By DANIEL RIORDAN aviation writer
Tasman Pacific (alias Qantas NZ) may have been insolvent two months before it collapsed, the company's liquidators said yesterday.
If that is the case, the directors might be liable for any debts incurred over that period.
The receivers' report into the failed airline was issued on Wednesday. It revealed debts of more than $100 million at the time of receivership on April 21.
Secured and preferred creditors will get their money back - about $24 million - but the receivers estimate there may be only $3 million to pay unsecured creditors, collectively owed more than $80 million.
That represents a payout of less than 4c in the dollar, although that figure could change depending on how debts still to be identified compare with the value of any further asset sales.

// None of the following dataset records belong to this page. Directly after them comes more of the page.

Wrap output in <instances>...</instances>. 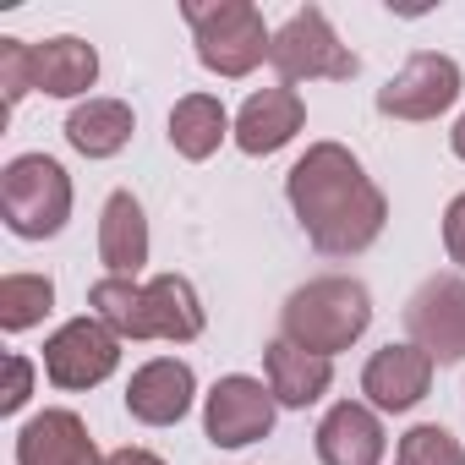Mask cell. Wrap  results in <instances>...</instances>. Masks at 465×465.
Returning a JSON list of instances; mask_svg holds the SVG:
<instances>
[{
    "label": "cell",
    "mask_w": 465,
    "mask_h": 465,
    "mask_svg": "<svg viewBox=\"0 0 465 465\" xmlns=\"http://www.w3.org/2000/svg\"><path fill=\"white\" fill-rule=\"evenodd\" d=\"M285 197L307 230V242L340 263L361 258L389 224V197L372 186V175L361 170V159L345 143H312L291 164Z\"/></svg>",
    "instance_id": "1"
},
{
    "label": "cell",
    "mask_w": 465,
    "mask_h": 465,
    "mask_svg": "<svg viewBox=\"0 0 465 465\" xmlns=\"http://www.w3.org/2000/svg\"><path fill=\"white\" fill-rule=\"evenodd\" d=\"M88 307H94V318L115 340H170V345H186V340L203 334V302H197L186 274H159L148 285L104 274L88 291Z\"/></svg>",
    "instance_id": "2"
},
{
    "label": "cell",
    "mask_w": 465,
    "mask_h": 465,
    "mask_svg": "<svg viewBox=\"0 0 465 465\" xmlns=\"http://www.w3.org/2000/svg\"><path fill=\"white\" fill-rule=\"evenodd\" d=\"M372 323V296L361 280L351 274H323V280H307L302 291H291L285 312H280V340L312 351V356H340L351 351Z\"/></svg>",
    "instance_id": "3"
},
{
    "label": "cell",
    "mask_w": 465,
    "mask_h": 465,
    "mask_svg": "<svg viewBox=\"0 0 465 465\" xmlns=\"http://www.w3.org/2000/svg\"><path fill=\"white\" fill-rule=\"evenodd\" d=\"M186 28H192V45H197V61L213 72V77H247L269 61V45L274 34L263 28V12L252 0H186L181 6Z\"/></svg>",
    "instance_id": "4"
},
{
    "label": "cell",
    "mask_w": 465,
    "mask_h": 465,
    "mask_svg": "<svg viewBox=\"0 0 465 465\" xmlns=\"http://www.w3.org/2000/svg\"><path fill=\"white\" fill-rule=\"evenodd\" d=\"M0 213L23 242H50L72 219V175L50 153H17L0 170Z\"/></svg>",
    "instance_id": "5"
},
{
    "label": "cell",
    "mask_w": 465,
    "mask_h": 465,
    "mask_svg": "<svg viewBox=\"0 0 465 465\" xmlns=\"http://www.w3.org/2000/svg\"><path fill=\"white\" fill-rule=\"evenodd\" d=\"M269 61H274V72H280L285 88H296V83H351L356 66H361V61L340 45V34H334V23H329L323 6H302V12L274 34Z\"/></svg>",
    "instance_id": "6"
},
{
    "label": "cell",
    "mask_w": 465,
    "mask_h": 465,
    "mask_svg": "<svg viewBox=\"0 0 465 465\" xmlns=\"http://www.w3.org/2000/svg\"><path fill=\"white\" fill-rule=\"evenodd\" d=\"M274 411H280L274 389H263L247 372H230V378H219L208 389L203 432H208L213 449H247V443H258V438L274 432Z\"/></svg>",
    "instance_id": "7"
},
{
    "label": "cell",
    "mask_w": 465,
    "mask_h": 465,
    "mask_svg": "<svg viewBox=\"0 0 465 465\" xmlns=\"http://www.w3.org/2000/svg\"><path fill=\"white\" fill-rule=\"evenodd\" d=\"M405 334L443 367L465 361V280L460 274L421 280L416 296L405 302Z\"/></svg>",
    "instance_id": "8"
},
{
    "label": "cell",
    "mask_w": 465,
    "mask_h": 465,
    "mask_svg": "<svg viewBox=\"0 0 465 465\" xmlns=\"http://www.w3.org/2000/svg\"><path fill=\"white\" fill-rule=\"evenodd\" d=\"M121 367V340L99 318H72L45 340V378L55 389H94Z\"/></svg>",
    "instance_id": "9"
},
{
    "label": "cell",
    "mask_w": 465,
    "mask_h": 465,
    "mask_svg": "<svg viewBox=\"0 0 465 465\" xmlns=\"http://www.w3.org/2000/svg\"><path fill=\"white\" fill-rule=\"evenodd\" d=\"M454 99H460V66L438 50H416L378 88V110L394 115V121H438Z\"/></svg>",
    "instance_id": "10"
},
{
    "label": "cell",
    "mask_w": 465,
    "mask_h": 465,
    "mask_svg": "<svg viewBox=\"0 0 465 465\" xmlns=\"http://www.w3.org/2000/svg\"><path fill=\"white\" fill-rule=\"evenodd\" d=\"M432 356L421 345H383L372 351V361L361 367V394L372 411H411L427 400L432 389Z\"/></svg>",
    "instance_id": "11"
},
{
    "label": "cell",
    "mask_w": 465,
    "mask_h": 465,
    "mask_svg": "<svg viewBox=\"0 0 465 465\" xmlns=\"http://www.w3.org/2000/svg\"><path fill=\"white\" fill-rule=\"evenodd\" d=\"M192 394H197L192 367L175 361V356H153V361H143V367L132 372V383H126V411H132V421H143V427H175V421L192 411Z\"/></svg>",
    "instance_id": "12"
},
{
    "label": "cell",
    "mask_w": 465,
    "mask_h": 465,
    "mask_svg": "<svg viewBox=\"0 0 465 465\" xmlns=\"http://www.w3.org/2000/svg\"><path fill=\"white\" fill-rule=\"evenodd\" d=\"M302 126H307L302 94L285 88V83H274V88H263V94H252V99L242 104V115H236V143H242V153L263 159V153H280Z\"/></svg>",
    "instance_id": "13"
},
{
    "label": "cell",
    "mask_w": 465,
    "mask_h": 465,
    "mask_svg": "<svg viewBox=\"0 0 465 465\" xmlns=\"http://www.w3.org/2000/svg\"><path fill=\"white\" fill-rule=\"evenodd\" d=\"M383 421L372 405L340 400L323 421H318V460L323 465H383Z\"/></svg>",
    "instance_id": "14"
},
{
    "label": "cell",
    "mask_w": 465,
    "mask_h": 465,
    "mask_svg": "<svg viewBox=\"0 0 465 465\" xmlns=\"http://www.w3.org/2000/svg\"><path fill=\"white\" fill-rule=\"evenodd\" d=\"M17 465H104L77 411H39L17 432Z\"/></svg>",
    "instance_id": "15"
},
{
    "label": "cell",
    "mask_w": 465,
    "mask_h": 465,
    "mask_svg": "<svg viewBox=\"0 0 465 465\" xmlns=\"http://www.w3.org/2000/svg\"><path fill=\"white\" fill-rule=\"evenodd\" d=\"M99 263L115 280H137L148 263V219L132 192H110L99 213Z\"/></svg>",
    "instance_id": "16"
},
{
    "label": "cell",
    "mask_w": 465,
    "mask_h": 465,
    "mask_svg": "<svg viewBox=\"0 0 465 465\" xmlns=\"http://www.w3.org/2000/svg\"><path fill=\"white\" fill-rule=\"evenodd\" d=\"M263 367H269L274 400L291 405V411L318 405V400L329 394V383H334V361H329V356H312V351H302V345H291V340H274V345L263 351Z\"/></svg>",
    "instance_id": "17"
},
{
    "label": "cell",
    "mask_w": 465,
    "mask_h": 465,
    "mask_svg": "<svg viewBox=\"0 0 465 465\" xmlns=\"http://www.w3.org/2000/svg\"><path fill=\"white\" fill-rule=\"evenodd\" d=\"M99 83V55L94 45L61 34V39H45L34 45V88L50 94V99H77Z\"/></svg>",
    "instance_id": "18"
},
{
    "label": "cell",
    "mask_w": 465,
    "mask_h": 465,
    "mask_svg": "<svg viewBox=\"0 0 465 465\" xmlns=\"http://www.w3.org/2000/svg\"><path fill=\"white\" fill-rule=\"evenodd\" d=\"M132 132H137V115L121 99H88L66 115V143L83 159H115L132 143Z\"/></svg>",
    "instance_id": "19"
},
{
    "label": "cell",
    "mask_w": 465,
    "mask_h": 465,
    "mask_svg": "<svg viewBox=\"0 0 465 465\" xmlns=\"http://www.w3.org/2000/svg\"><path fill=\"white\" fill-rule=\"evenodd\" d=\"M224 137H230V115H224V104H219L213 94H186V99H175V110H170V148H175L181 159L203 164L208 153H219Z\"/></svg>",
    "instance_id": "20"
},
{
    "label": "cell",
    "mask_w": 465,
    "mask_h": 465,
    "mask_svg": "<svg viewBox=\"0 0 465 465\" xmlns=\"http://www.w3.org/2000/svg\"><path fill=\"white\" fill-rule=\"evenodd\" d=\"M55 307V285L45 274H6L0 280V329L23 334L34 323H45V312Z\"/></svg>",
    "instance_id": "21"
},
{
    "label": "cell",
    "mask_w": 465,
    "mask_h": 465,
    "mask_svg": "<svg viewBox=\"0 0 465 465\" xmlns=\"http://www.w3.org/2000/svg\"><path fill=\"white\" fill-rule=\"evenodd\" d=\"M394 465H465V449H460V438H454L449 427L421 421V427H411V432L400 438Z\"/></svg>",
    "instance_id": "22"
},
{
    "label": "cell",
    "mask_w": 465,
    "mask_h": 465,
    "mask_svg": "<svg viewBox=\"0 0 465 465\" xmlns=\"http://www.w3.org/2000/svg\"><path fill=\"white\" fill-rule=\"evenodd\" d=\"M0 88H6V110H17L23 94H34V45L0 39Z\"/></svg>",
    "instance_id": "23"
},
{
    "label": "cell",
    "mask_w": 465,
    "mask_h": 465,
    "mask_svg": "<svg viewBox=\"0 0 465 465\" xmlns=\"http://www.w3.org/2000/svg\"><path fill=\"white\" fill-rule=\"evenodd\" d=\"M28 394H34V361L12 351L6 356V394H0V416H17L28 405Z\"/></svg>",
    "instance_id": "24"
},
{
    "label": "cell",
    "mask_w": 465,
    "mask_h": 465,
    "mask_svg": "<svg viewBox=\"0 0 465 465\" xmlns=\"http://www.w3.org/2000/svg\"><path fill=\"white\" fill-rule=\"evenodd\" d=\"M443 247H449V258L465 269V192L449 203V213H443Z\"/></svg>",
    "instance_id": "25"
},
{
    "label": "cell",
    "mask_w": 465,
    "mask_h": 465,
    "mask_svg": "<svg viewBox=\"0 0 465 465\" xmlns=\"http://www.w3.org/2000/svg\"><path fill=\"white\" fill-rule=\"evenodd\" d=\"M104 465H164V460L148 449H115V454H104Z\"/></svg>",
    "instance_id": "26"
},
{
    "label": "cell",
    "mask_w": 465,
    "mask_h": 465,
    "mask_svg": "<svg viewBox=\"0 0 465 465\" xmlns=\"http://www.w3.org/2000/svg\"><path fill=\"white\" fill-rule=\"evenodd\" d=\"M449 148H454V153H460V159H465V115H460V121H454V132H449Z\"/></svg>",
    "instance_id": "27"
}]
</instances>
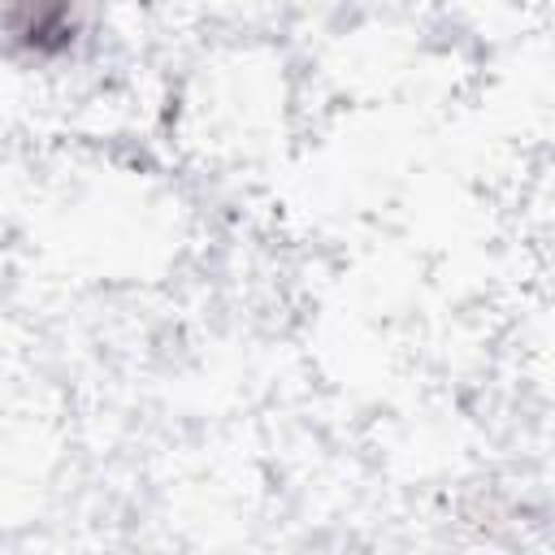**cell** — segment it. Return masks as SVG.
Returning a JSON list of instances; mask_svg holds the SVG:
<instances>
[{"label": "cell", "instance_id": "1", "mask_svg": "<svg viewBox=\"0 0 555 555\" xmlns=\"http://www.w3.org/2000/svg\"><path fill=\"white\" fill-rule=\"evenodd\" d=\"M9 30L17 43H30L35 52H56L78 35L74 0H13Z\"/></svg>", "mask_w": 555, "mask_h": 555}]
</instances>
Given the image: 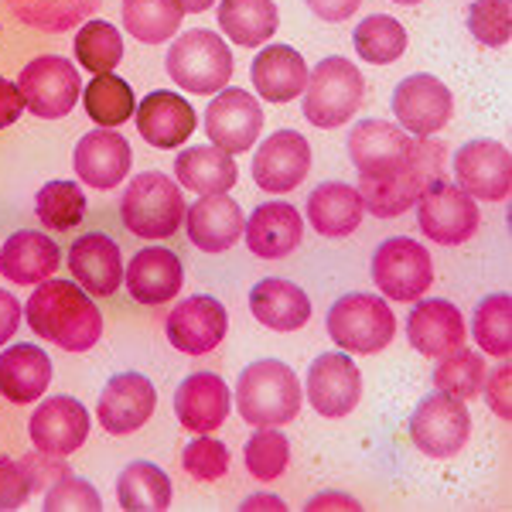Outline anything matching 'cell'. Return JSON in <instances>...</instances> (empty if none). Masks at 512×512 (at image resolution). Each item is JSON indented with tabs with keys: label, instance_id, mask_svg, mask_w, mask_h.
<instances>
[{
	"label": "cell",
	"instance_id": "obj_44",
	"mask_svg": "<svg viewBox=\"0 0 512 512\" xmlns=\"http://www.w3.org/2000/svg\"><path fill=\"white\" fill-rule=\"evenodd\" d=\"M76 59L86 72L106 76L123 59V38L110 21H82L76 35Z\"/></svg>",
	"mask_w": 512,
	"mask_h": 512
},
{
	"label": "cell",
	"instance_id": "obj_15",
	"mask_svg": "<svg viewBox=\"0 0 512 512\" xmlns=\"http://www.w3.org/2000/svg\"><path fill=\"white\" fill-rule=\"evenodd\" d=\"M229 328V311L219 297L212 294H192L185 301H178L171 308L164 332L168 342L185 355H209L219 349V342L226 338Z\"/></svg>",
	"mask_w": 512,
	"mask_h": 512
},
{
	"label": "cell",
	"instance_id": "obj_35",
	"mask_svg": "<svg viewBox=\"0 0 512 512\" xmlns=\"http://www.w3.org/2000/svg\"><path fill=\"white\" fill-rule=\"evenodd\" d=\"M219 28L243 48L263 45L280 28L277 4L274 0H219Z\"/></svg>",
	"mask_w": 512,
	"mask_h": 512
},
{
	"label": "cell",
	"instance_id": "obj_10",
	"mask_svg": "<svg viewBox=\"0 0 512 512\" xmlns=\"http://www.w3.org/2000/svg\"><path fill=\"white\" fill-rule=\"evenodd\" d=\"M468 434H472V414L465 400H454L441 390L424 396L410 414V441L427 458H454L468 444Z\"/></svg>",
	"mask_w": 512,
	"mask_h": 512
},
{
	"label": "cell",
	"instance_id": "obj_34",
	"mask_svg": "<svg viewBox=\"0 0 512 512\" xmlns=\"http://www.w3.org/2000/svg\"><path fill=\"white\" fill-rule=\"evenodd\" d=\"M175 175H178V185L192 188V192H202V195H212V192H229L239 178V168H236L233 154L219 151L216 144H195L175 158Z\"/></svg>",
	"mask_w": 512,
	"mask_h": 512
},
{
	"label": "cell",
	"instance_id": "obj_8",
	"mask_svg": "<svg viewBox=\"0 0 512 512\" xmlns=\"http://www.w3.org/2000/svg\"><path fill=\"white\" fill-rule=\"evenodd\" d=\"M369 274L379 294L386 301H417L431 291L434 284V260L427 253V246H420L410 236H390L373 250V263H369Z\"/></svg>",
	"mask_w": 512,
	"mask_h": 512
},
{
	"label": "cell",
	"instance_id": "obj_38",
	"mask_svg": "<svg viewBox=\"0 0 512 512\" xmlns=\"http://www.w3.org/2000/svg\"><path fill=\"white\" fill-rule=\"evenodd\" d=\"M120 11L123 28L144 45H161V41L175 38L181 18H185L178 0H123Z\"/></svg>",
	"mask_w": 512,
	"mask_h": 512
},
{
	"label": "cell",
	"instance_id": "obj_54",
	"mask_svg": "<svg viewBox=\"0 0 512 512\" xmlns=\"http://www.w3.org/2000/svg\"><path fill=\"white\" fill-rule=\"evenodd\" d=\"M321 21H349L362 7V0H304Z\"/></svg>",
	"mask_w": 512,
	"mask_h": 512
},
{
	"label": "cell",
	"instance_id": "obj_30",
	"mask_svg": "<svg viewBox=\"0 0 512 512\" xmlns=\"http://www.w3.org/2000/svg\"><path fill=\"white\" fill-rule=\"evenodd\" d=\"M250 311L260 325L274 332H297L311 318V297L284 277H263L250 291Z\"/></svg>",
	"mask_w": 512,
	"mask_h": 512
},
{
	"label": "cell",
	"instance_id": "obj_16",
	"mask_svg": "<svg viewBox=\"0 0 512 512\" xmlns=\"http://www.w3.org/2000/svg\"><path fill=\"white\" fill-rule=\"evenodd\" d=\"M263 130V110L246 89H219L205 106V134L226 154H243L256 144Z\"/></svg>",
	"mask_w": 512,
	"mask_h": 512
},
{
	"label": "cell",
	"instance_id": "obj_47",
	"mask_svg": "<svg viewBox=\"0 0 512 512\" xmlns=\"http://www.w3.org/2000/svg\"><path fill=\"white\" fill-rule=\"evenodd\" d=\"M41 506H45V512H82V509L99 512L103 509V499H99V492L86 482V478L69 472L48 485Z\"/></svg>",
	"mask_w": 512,
	"mask_h": 512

The liquidators, Jeff Meltzer and Arron Heath of Meltzer Mason Heath, are updating the receivers' report to June 8, the date of liquidation. They expect to have their report ready by July 31 and will meet creditors and Tasman Pacific directors on August 14.
Mr Meltzer said once that update had been prepared, he and Mr Heath would begin investigating the company's path to ruin.
They would seek to calculate not only the final level of debt but also how it got that high.
He said it was significant that the oldest debt identified by receivers was from February.
"What interests me is how it occurred - not the fact it was February but over what period should it have been recognised that the trigger point was at that time.
"Obviously there wasn't enough money to meet those debts. Now that just doesn't happen overnight. What were the circumstances that brought that to that point?
"I don't know what their internal management reporting systems were, but that's what we'll be looking at, comparing information coming out of the internal systems to what was actually happening out in the marketplace."
Mr Meltzer, who was appointed by Tasman Pacific's sole shareholder, Zazu, said a company was deemed insolvent when unable to pay debts as they fell due "in the normal course of business."
He said it was too early to say for sure if February was the date of insolvency.
Getting a better handle on that would involve "ageing" the debts, recognising that some creditors would have been paid weekly, others fortnightly and some monthly.
Ignorance of the company's true situation is no defence - directors are deemed to have known their company was insolvent from that point forward to the date of receivership.
The powers of a liquidator are similar to those of a court of law and far greater than a receiver's.
They include the right to interview and formally examine under oath anyone considered to have information that might be useful in investigating the trading of the company. A liquidator also has the right to see any records of the company.
Mr Meltzer said directors had indicated they would cooperate fully with his investigation.
There were no set penalties for negligent or reckless trading while insolvent. However, the limit on any penalty that could be applied was set by the level of debt incurred from the date of insolvency to receivership, said Mr Meltzer.
Tasman Pacific's current directors are chief executive Kevin Doddrell, investment banker David Belcher, professional director Ian Farrant as an alternate for Dunedin businessman David Skeggs, and accountant Fred Watson.
Five directors resigned in the three weeks before the receivership: Australians Ken Cowley and Ken Parker, Trevor Farmer and his alternate Rob Campbell, and Bryan Skeggs, an alternate for his brother David.
Legal experts say the resignations would not release the directors from any personal liabilities they might have to creditors - if it could be shown they remained on the board past the point at which they should have known the company was trading while insolvent.
Meanwhile, the receivers say they are still negotiating with Qantas Airways over the money Qantas owes the failed airline - but will not be drawn on the sum involved.
Qantas came close to buying its NZ franchisee at the behest of Tasman Pacific's directors, but pulled out of due diligence in what proved the last straw for the NZ airline.
However, it had undertaken to cover Tasman Pacific's trading costs during the due diligence period, beginning April 6. Qantas pulled out two days before the airline went under.
Not included in the receivers' estimate of total debt are the effects of any legal actions against the company. Mr Meltzer said he believed this referred to litigation by airline pilots and any action the liquidators might take against directors.